=== EXTRAIT DU TEXTE ===
Alors quoi ? Se forger une expertise est la porte ouverte à tous les biais de confirmation. Suffit-il de se prétendre expert pour l’être ? Vous savez, à une époque, j’avais une volonté. Celle de prendre un sujet où j’ai une culture très pauvre et me constituer un bagage en toc. Genre le cinéma. Je suis nulle comme cinéphile, je dois voir dix films par an et quasi jamais au cinéma. Les trois-quarts de ma culture cinéphile, je la dois à Karim Debbache, Fossoyeur de films, Clara Runaway, Cinémaniaque, NotSerious, Meeea, Fabien Campaner, certaines vidéos de Licarion, Ginger et ses adaptations… Et c’était tout le principe de mon arnaque. Le name dropping ? Non, écrire un blog ou faire des vidéos sur le sujet en cumulant des connaissances succinctes. Pourquoi faire ? Pour prouver que toute autorité est branlante… et aussi me prouver que je peux devenir crédible sur n’importe quel sujet en grattant les bonnes infos. Je vous rappelle juste qu’il y a deux ans et demi, je n’avais jamais géré la moindre campagne d’acquisition. Ou fait de traffic management, c’est le même métier. C’est comme community manager, social media manager, social media strategist… tant de nom pour, souvent, le même métier. Aujourd’hui, je gère un service dédié (soit un alternant et ma pomme) à ce sujet. Vous le sentez mon syndrome de l’imposteur qui me chatouille les pieds, là ?
=== DONNÉES ENREGISTRÉES ===
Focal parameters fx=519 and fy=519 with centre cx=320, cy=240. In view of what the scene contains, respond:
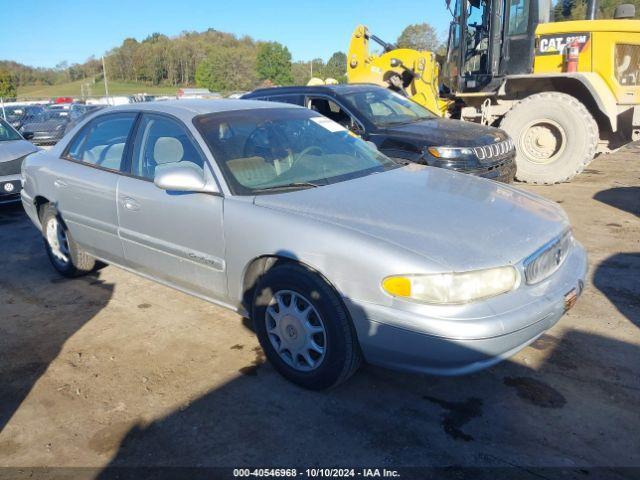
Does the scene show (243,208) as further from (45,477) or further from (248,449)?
(45,477)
===
- _ÉNONCÉ DU PROBLÈME_
Imprimez l'extrait en entier, sans en modifier un seul mot. Les lignes n'ont aucun lien avec l'extrait.

- _RÉSULTAT OBTENU_
Alors quoi ? Se forger une expertise est la porte ouverte à tous les biais de confirmation. Suffit-il de se prétendre expert pour l’être ? Vous savez, à une époque, j’avais une volonté. Celle de prendre un sujet où j’ai une culture très pauvre et me constituer un bagage en toc. Genre le cinéma. Je suis nulle comme cinéphile, je dois voir dix films par an et quasi jamais au cinéma. Les trois-quarts de ma culture cinéphile, je la dois à Karim Debbache, Fossoyeur de films, Clara Runaway, Cinémaniaque, NotSerious, Meeea, Fabien Campaner, certaines vidéos de Licarion, Ginger et ses adaptations… Et c’était tout le principe de mon arnaque. Le name dropping ? Non, écrire un blog ou faire des vidéos sur le sujet en cumulant des connaissances succinctes. Pourquoi faire ? Pour prouver que toute autorité est branlante… et aussi me prouver que je peux devenir crédible sur n’importe quel sujet en grattant les bonnes infos. Je vous rappelle juste qu’il y a deux ans et demi, je n’avais jamais géré la moindre campagne d’acquisition. Ou fait de traffic management, c’est le même métier. C’est comme community manager, social media manager, social media strategist… tant de nom pour, souvent, le même métier. Aujourd’hui, je gère un service dédié (soit un alternant et ma pomme) à ce sujet. Vous le sentez mon syndrome de l’imposteur qui me chatouille les pieds, là ?